Hi,
First off, I’d like to thank DrivenData for organizing the contest in such a way that making a mistake in the hindcast stage doesn’t preclude prizes in following stages – provided there was a successful code execution run, of course.
I wanted to share a problem that I’ve come up against: the Microsoft Planetary Computer data. My score is a little better with some of that data (judging from my local scoring), but it’s unwieldy and very slow to collect for all 26 sites. So slow, in fact, that the bare minimum data I need to increase my score can take slightly over 30 minutes to prepare just by itself. I think any benefit to my score will probably be offset by losses in the efficiency category when it comes to the overall prize metrics, and randomly failing runs throughout the Forecast stage (prediction runtime issues) isn’t an option. Since that seems to be contrary to the spirit of the challenge, I wanted to raise the issue and make sure that I’m not misunderstanding something myself.
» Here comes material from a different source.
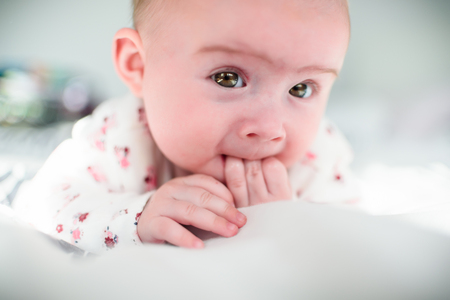 Four months old baby girl on a bed looking at camera in sunny bedroom. Fingers in mouth.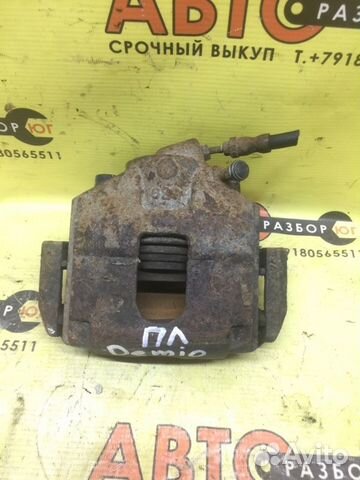 Суппорт передний левый Mazda Demio DY DY3W 2003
To be clear, it’s such a pain to work with and such a meager increase in prediction accuracy that I just cut it out of my current submissions. But again, that seems contrary to the spirit of what we’re doing.
So to sum up: is the efficiency portion of the Overall metrics in respect to the Forecast stage runtime? Or will that be judged in respect to subsequent efficiency, meaning that only the 10% from the Forecast stage predictions is what’s included in the Overall prize metrics?